Comput Biol Chem. 2020 May 5;87:107274. doi: 10.1016/j.compbiolchem.2020.107274.
Growth hormone binding proteins (GHBPs) are soluble proteins that play an important role in the modulation of signaling pathways pertaining to growth hormones. GHBPs are selective and bind non-covalently with growth hormones, but their functions are still not fully understood. Identification and characterization of GHBPs are the preliminary steps for understanding their roles in various cellular processes. As wet lab based experimental methods involve high cost and labor, computational methods can facilitate in narrowing down the search space of putative GHBPs. Performance of machine learning algorithms largely depends on the quality of features that it feeds on. Informative and non-redundant features generally result in enhanced performance and for this purpose feature selection algorithms are commonly used. In the present work, a novel representation transfer learning approach is presented for prediction of GHBPs. For their accurate prediction, deep autoencoder based features were extracted and subsequently SMO-PolyK classifier is trained. The prediction model is evaluated by both leave one out cross validation (LOOCV) and hold out independent testing set. On LOOCV, the prediction model achieved 89.8%% accuracy, with 89.4% sensitivity and 90.2% specificity and accuracy of 93.5%, sensitivity of 90.2% and specificity of 96.8% is attained on the hold out testing set. Further a comparison was made between the full set of sequence-based features, top performing sequence features extracted using feature selection algorithm, deep autoencoder based features and generalized low rank model based features on the prediction accuracy. Principal component analysis of the representative features along with t-sne visualization demonstrated the effectiveness of deep features in prediction of GHBPs. The present method is robust and accurate and may complement other wet lab based methods for identification of novel GHBPs.

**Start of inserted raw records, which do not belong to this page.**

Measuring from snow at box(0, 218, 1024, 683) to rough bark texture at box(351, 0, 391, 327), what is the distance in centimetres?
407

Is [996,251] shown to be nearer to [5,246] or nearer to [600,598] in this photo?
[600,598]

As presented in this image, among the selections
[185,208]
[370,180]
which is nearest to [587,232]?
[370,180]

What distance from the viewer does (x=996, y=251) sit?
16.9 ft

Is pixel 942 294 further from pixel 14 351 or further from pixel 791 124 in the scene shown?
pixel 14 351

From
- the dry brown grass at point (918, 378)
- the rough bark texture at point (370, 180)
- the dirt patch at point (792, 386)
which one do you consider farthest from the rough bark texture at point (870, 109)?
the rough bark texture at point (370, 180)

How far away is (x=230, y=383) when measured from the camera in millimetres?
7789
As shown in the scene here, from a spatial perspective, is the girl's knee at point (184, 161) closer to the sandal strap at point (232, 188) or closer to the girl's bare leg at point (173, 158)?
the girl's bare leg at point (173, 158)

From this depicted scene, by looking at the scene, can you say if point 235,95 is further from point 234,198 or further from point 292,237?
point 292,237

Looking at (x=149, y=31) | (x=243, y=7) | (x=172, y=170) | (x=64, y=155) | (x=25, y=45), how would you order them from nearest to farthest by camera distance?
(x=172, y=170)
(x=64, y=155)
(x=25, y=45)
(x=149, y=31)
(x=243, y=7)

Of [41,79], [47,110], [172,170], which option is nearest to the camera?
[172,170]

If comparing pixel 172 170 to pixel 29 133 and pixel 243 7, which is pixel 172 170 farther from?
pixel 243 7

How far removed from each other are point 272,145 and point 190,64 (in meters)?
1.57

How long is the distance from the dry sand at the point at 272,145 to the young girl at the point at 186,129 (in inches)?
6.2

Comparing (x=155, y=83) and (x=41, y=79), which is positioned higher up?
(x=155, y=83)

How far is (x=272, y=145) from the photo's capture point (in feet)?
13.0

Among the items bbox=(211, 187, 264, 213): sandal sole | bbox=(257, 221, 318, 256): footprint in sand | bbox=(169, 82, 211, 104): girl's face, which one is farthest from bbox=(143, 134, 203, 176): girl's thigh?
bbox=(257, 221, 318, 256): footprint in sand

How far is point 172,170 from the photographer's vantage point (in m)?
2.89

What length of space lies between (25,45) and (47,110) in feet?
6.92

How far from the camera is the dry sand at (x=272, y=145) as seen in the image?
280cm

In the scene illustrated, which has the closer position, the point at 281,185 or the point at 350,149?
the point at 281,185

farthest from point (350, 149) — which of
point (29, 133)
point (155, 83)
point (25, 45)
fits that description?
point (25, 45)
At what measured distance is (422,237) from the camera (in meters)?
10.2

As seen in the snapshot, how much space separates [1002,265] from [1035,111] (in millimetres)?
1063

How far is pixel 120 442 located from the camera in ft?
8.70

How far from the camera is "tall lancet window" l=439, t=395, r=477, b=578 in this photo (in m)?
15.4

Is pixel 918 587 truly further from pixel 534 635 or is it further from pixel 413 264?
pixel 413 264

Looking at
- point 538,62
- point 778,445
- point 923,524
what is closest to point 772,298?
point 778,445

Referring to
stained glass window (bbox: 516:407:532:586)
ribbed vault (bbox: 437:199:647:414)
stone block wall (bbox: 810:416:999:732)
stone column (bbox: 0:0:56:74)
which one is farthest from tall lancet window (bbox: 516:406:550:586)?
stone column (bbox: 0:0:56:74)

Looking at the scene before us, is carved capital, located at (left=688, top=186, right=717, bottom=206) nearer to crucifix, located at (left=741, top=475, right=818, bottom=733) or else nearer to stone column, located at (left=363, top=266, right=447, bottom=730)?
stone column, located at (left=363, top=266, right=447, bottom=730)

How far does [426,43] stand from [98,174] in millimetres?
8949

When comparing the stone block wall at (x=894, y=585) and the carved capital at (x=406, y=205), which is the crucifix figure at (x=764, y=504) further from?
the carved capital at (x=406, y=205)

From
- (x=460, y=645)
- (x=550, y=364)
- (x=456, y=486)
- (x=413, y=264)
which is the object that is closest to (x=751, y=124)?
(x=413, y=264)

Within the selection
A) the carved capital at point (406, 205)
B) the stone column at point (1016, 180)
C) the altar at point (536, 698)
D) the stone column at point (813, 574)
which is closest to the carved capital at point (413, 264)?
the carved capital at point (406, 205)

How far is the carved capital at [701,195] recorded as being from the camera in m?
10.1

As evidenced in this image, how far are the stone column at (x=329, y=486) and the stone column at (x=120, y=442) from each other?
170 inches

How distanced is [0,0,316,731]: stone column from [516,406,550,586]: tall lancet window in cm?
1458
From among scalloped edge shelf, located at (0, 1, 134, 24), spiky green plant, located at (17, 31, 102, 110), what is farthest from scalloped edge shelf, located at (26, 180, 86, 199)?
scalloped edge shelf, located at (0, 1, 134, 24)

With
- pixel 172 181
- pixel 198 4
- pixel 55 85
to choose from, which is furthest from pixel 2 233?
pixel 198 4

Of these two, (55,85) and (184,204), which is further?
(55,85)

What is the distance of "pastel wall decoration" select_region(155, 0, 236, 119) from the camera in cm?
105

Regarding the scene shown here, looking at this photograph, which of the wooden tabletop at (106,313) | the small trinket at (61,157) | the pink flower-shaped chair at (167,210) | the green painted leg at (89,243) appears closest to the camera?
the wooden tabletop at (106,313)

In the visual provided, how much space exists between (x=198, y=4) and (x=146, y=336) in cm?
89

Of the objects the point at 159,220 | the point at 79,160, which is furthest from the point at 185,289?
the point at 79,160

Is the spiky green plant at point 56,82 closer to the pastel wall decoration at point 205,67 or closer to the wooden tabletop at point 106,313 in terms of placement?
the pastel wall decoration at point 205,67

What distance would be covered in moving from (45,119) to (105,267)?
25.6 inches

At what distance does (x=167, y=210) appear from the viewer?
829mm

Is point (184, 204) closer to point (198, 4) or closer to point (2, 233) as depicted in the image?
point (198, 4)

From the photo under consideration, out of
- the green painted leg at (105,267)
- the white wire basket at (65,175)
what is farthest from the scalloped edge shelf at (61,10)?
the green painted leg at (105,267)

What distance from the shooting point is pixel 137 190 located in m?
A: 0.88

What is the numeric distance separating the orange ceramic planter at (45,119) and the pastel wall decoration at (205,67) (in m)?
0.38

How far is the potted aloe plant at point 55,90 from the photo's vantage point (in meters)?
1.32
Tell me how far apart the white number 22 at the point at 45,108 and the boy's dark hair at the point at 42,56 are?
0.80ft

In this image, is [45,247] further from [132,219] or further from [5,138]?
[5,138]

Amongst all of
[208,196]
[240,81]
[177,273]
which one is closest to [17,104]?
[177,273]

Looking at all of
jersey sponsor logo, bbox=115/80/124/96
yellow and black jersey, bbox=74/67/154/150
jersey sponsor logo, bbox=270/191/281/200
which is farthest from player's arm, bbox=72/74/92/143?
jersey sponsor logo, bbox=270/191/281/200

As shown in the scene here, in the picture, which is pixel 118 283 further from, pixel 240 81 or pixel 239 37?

生长激素结合蛋白(GHBPs)是可溶性蛋白,在与生长激素相关的信号通路调节中发挥重要作用。GHBPs具有选择性,能与生长激素非共价结合,但其功能仍未完全明确。GHBPs的鉴定和表征是了解其在各种细胞过程中作用的初步步骤。由于基于湿实验室的实验方法成本高且耗力,计算方法有助于缩小假定GHBPs的搜索空间。机器学习算法的性能很大程度上取决于其输入特征的质量。信息丰富且非冗余的特征通常会带来性能提升,为此通常使用特征选择算法。在本研究中,提出了一种用于预测GHBPs的新型表示迁移学习方法。为了进行准确预测,提取了基于深度自动编码器的特征,随后训练了SMO-PolyK分类器。通过留一法交叉验证(LOOCV)和留出独立测试集对预测模型进行评估。在LOOCV中,预测模型的准确率达到89.8%,灵敏度为89.4%,特异性为90.2%;在留出测试集上,准确率为93.5%,灵敏度为90.2%,特异性为96.8%。此外,还比较了基于序列的完整特征集、使用特征选择算法提取的表现最佳的序列特征、基于深度自动编码器的特征以及基于广义低秩模型的特征在预测准确率方面的差异。对代表性特征进行主成分分析并结合t-sne可视化,证明了深度特征在预测GHBPs方面的有效性。本方法稳健且准确,可作为其他基于湿实验室的方法的补充,用于鉴定新型GHBPs。